Un réel plaisir de lecture dont on sort serein.e.
Après "La femme brouillon" sur la maternité, voici que j'ai lu "Sortir au jour" sur la mort.
Cette autrice a le don de parler de choses qui font partie de la vie de tout le monde, d'entrer dans l'intime, avec sincérité et humour.

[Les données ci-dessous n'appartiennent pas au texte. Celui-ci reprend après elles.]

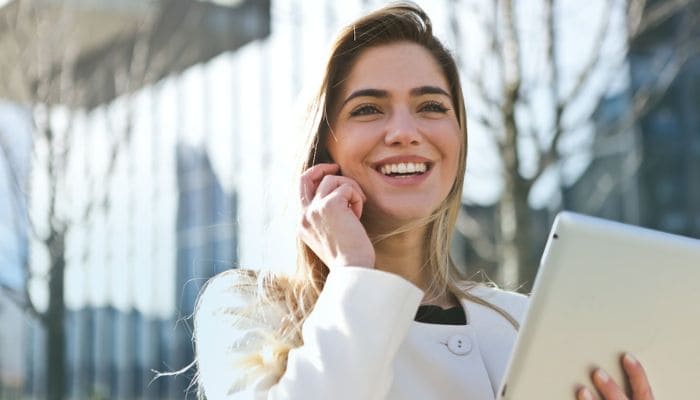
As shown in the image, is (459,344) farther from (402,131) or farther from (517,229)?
(517,229)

Et contrairement à "La femme brouillon", ici la délicatesse est de mise, ce qui donne un livre bien plus réconfortant que plombant.
J'ai appréhendé cette lecture comme des petites chroniques de vies : celle du double fictionnel d'Amandine Dhée, celle de Gabriele, une thanatopractrice, et celle de Françoise qui vit la vie de Didier, thanatopracteur également (dans l'émission "Vis ma vie").
Il n'y a pas d'histoire à proprement parler, mais pleins de petits morceaux de vie, amenant à réfléchir à notre rapport à la mort, à notre façon de vivre le deuil, de réagir à des morts inattendues, trop précoces, à la maladie, trop proche... à la difficulté d'en parler aux enfants.... Et ce livre permet également de mettre la lumière sur une profession méconnue : la thanatopraxie, qui est pourtant essentielle, car elle permet d'adoucir la dernière image que l'on peut avoir de nos proches.
J'apprécie vraiment la plume d'Amandine Dhée, qui rend le récit très proche de nous. Nous vivons tous la même chose, de différentes façons certes, mais ce sujet nous concerne tous.